Protect Software Components From Interference In ISO 26262 Systems

Automobile safety depends on the correct operation of software systems that are built from many different components. For good design, these components must be isolated, on multiple axes, so they don’t inadvertently interfere with each other. A formal set of standards and guidelines defines design ground rules and procedures to achieve this goal.

The ISO 26262: Road vehicles — Functional Safety standard¹ provides explicit guidance concerning interference, with special attention to the risks associated with interference between components having different automotive safety integrity levels, or ASILs (Fig. 1). It describes mechanisms to reduce these risks, suggests how partitioning must be handled, and specifies how the ASILs of composite systems must be calculated.

1. A typical digital instrument cluster shows information coming from subsystems (components) that provide different levels of dependability.

Interference

Many systems built in accordance with ISO 26262 include components developed to different ASILs. Incorrect behavior in one component could interfere with another component and lead to a violation of safety requirements. Such a safety-requirement violation occurs not just when a lower-ASIL component interferes with a higher-ASIL one, but also when two components with the same ASIL interfere with one another—or even when a higher-ASIL component interferes with a lower-ASIL component. To help manufacturers avoid having to develop all components to the standard of the highest ASIL in the system, ISO 26262-6, paragraph 7.4.10 permits the use of software partitioning.
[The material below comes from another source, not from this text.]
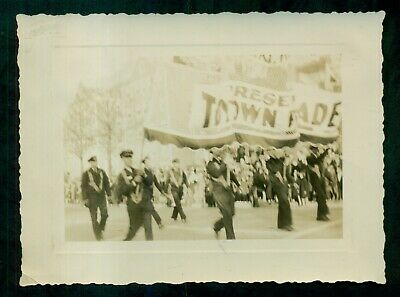 "1940's Baltimore,MD - Hochschild,Kohn & Co. ""Toytown Parade"" Marching Band Photo"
There are different types of interference, depending on whether the components are actively co-operating or are actually meant to be independent. As this (partial) interference list shows, one component may:

Rob another component of system resources (file descriptors, memory, mutexes, etc.)
Rob another component of processing time, preventing it from completing its tasks on time
Access the private memory of another component. In the case of read access, this may be a security breach that could lead to a safety problem later; in the case of write access, this could immediately create a dangerous situation
Corrupt shared data, causing another component to behave in an unsafe manner
Create a deadlock or livelock with another component with which it is cooperating
Break its contract with a cooperating component by “babbling” (sending messages at a high rate or repeating messages) or sending messages with incorrect data

Isolation Axes And Techniques

Isolation along various axes is a fundamental strategy for protecting against interference (Fig. 2).² No single form of isolation is sufficient (see the table).

2. Partitioning functions along independent isolation axes greatly reduces the likelihood of interference among constituent hardware and software components.

In general, it’s best to isolate as many components as possible, using a variety of design and implementation techniques. These include use of an appropriate operating system (OS) architecture, rate- and deadline-monotonic scheduling, adaptive time partitioning, data diversification, anomaly detection, unsupervised learning, and progress monitors.

In a microkernel OS, components such as the file-system, device drivers, and network stack run in their own address spaces, isolated from each other (Fig. 3).³

3. A typical microkernel OS architecture gives each functions an isolated memory space to minimize interaction and the impact of individual problems.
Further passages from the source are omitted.